Bei Nagetieren konnte bereits gezeigt werden, dass Ceramide an der Regulierung von Entzündungen, Insulinresistenz und Stress beteiligt sind: Die Erhöhung der Expression des Ceramid-Syntheseenzyms (CerS-6) und die Erhöhung des Cer-16 machten Tiere dabei besonders anfällig für Insulinresistenz Mäuse ohne CerS-6 waren vor Fettleibigkeit und Glukoseintoleranz geschützt, fanden Wissenschaftler in einer Studie heraus, die 2014 in Cell veröffentlicht wurde („Obesity-Induced CerS6-Dependent C16: 0 Ceramide Production Promotes Weight Gain and Glucose Intolerance“). „Diese Experimente zeigen, dass die Hemmung von CerS6 ein spezifischer Ansatz zur Behandlung von Fettleibigkeit und Typ-2-Diabetes mellitus ist“, sagten die Forscher damals.
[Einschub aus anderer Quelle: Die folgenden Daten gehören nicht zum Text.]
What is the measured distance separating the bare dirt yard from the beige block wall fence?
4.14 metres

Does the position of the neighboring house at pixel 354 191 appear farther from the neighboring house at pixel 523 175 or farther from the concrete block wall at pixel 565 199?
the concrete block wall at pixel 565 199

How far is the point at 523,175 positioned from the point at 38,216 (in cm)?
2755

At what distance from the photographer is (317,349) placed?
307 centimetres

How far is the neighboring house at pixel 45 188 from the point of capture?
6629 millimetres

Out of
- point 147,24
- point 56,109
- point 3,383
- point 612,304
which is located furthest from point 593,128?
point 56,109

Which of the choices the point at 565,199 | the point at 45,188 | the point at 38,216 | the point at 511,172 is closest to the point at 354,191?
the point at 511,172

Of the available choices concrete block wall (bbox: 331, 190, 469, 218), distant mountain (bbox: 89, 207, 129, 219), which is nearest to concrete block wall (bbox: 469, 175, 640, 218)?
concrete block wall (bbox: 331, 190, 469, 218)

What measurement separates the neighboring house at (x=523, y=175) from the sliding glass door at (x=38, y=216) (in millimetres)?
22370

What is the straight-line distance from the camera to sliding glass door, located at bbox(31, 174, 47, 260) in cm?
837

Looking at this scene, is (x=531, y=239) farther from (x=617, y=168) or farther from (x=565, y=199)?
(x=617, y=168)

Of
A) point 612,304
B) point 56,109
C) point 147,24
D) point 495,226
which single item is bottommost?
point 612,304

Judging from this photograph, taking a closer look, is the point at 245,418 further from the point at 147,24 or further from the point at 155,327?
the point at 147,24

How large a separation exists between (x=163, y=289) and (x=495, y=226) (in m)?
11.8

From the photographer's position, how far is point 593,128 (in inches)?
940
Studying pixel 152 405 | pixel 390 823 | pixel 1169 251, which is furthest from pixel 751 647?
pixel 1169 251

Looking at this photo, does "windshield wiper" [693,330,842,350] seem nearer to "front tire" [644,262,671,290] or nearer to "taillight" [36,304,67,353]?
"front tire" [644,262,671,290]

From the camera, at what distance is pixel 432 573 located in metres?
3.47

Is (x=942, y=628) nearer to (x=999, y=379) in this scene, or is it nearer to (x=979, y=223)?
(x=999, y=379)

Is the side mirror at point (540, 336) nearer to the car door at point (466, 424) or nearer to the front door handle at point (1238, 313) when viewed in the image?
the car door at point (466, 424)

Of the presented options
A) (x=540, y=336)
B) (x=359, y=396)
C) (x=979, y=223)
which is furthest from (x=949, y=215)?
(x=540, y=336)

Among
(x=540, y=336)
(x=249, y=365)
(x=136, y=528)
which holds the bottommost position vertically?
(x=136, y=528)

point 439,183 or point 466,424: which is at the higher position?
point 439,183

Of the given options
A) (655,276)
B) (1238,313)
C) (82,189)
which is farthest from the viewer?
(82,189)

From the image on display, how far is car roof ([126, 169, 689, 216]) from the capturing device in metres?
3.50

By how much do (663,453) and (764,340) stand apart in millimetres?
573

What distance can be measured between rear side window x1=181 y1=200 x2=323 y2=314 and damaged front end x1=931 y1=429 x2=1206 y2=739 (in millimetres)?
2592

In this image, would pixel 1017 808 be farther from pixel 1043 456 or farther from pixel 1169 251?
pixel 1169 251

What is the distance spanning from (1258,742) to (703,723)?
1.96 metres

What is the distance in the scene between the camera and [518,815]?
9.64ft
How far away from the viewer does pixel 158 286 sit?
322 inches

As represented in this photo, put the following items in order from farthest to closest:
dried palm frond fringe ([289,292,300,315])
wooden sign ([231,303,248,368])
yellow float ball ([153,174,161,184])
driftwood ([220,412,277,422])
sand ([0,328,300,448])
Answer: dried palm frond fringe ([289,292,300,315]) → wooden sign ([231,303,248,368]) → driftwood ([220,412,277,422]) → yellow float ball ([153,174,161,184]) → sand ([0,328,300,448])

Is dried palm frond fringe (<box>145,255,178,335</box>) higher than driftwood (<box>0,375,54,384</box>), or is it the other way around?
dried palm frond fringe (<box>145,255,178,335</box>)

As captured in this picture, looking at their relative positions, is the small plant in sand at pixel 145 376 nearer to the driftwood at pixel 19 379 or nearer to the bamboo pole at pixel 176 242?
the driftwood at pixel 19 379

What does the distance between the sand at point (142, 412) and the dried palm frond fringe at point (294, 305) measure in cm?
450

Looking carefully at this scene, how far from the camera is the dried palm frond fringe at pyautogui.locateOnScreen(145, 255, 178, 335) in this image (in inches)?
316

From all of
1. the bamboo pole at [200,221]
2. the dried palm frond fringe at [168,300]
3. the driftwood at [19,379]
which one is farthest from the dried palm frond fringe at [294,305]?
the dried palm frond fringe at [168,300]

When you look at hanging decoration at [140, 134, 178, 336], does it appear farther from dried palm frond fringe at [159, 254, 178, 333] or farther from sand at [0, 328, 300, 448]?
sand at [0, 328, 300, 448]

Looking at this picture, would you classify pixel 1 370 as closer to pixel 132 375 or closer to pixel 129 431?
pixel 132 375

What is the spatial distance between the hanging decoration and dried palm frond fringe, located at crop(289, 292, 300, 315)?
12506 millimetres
Mäuse sind heute keine Menschen mehr, aber es gibt Daten aus epidemiologischen Studien am Menschen, die Ceramide, Dihydroceramide und kardiovaskuläre Erkrankungen mit dem European Heart Journal in Verbindung bringen: „Entwicklung und Validierung eines kardiovaskulären Risikobewertungsergebnisses auf der Grundlage von Ceramiden und Phospholipiden für koronare Herzkrankheiten“. mit arterieller Erkrankung”) und für die spezifischen Ceramide Cer-18, Cer-20 und Cer-22 für Typ-2-Diabetes mellitus (“The Journal of Nutrition”: “Plasma-Ceramid-Spezies sind mit dem Diabetes-Risiko bei Studienteilnehmern assoziiert des starken Herzens “.”).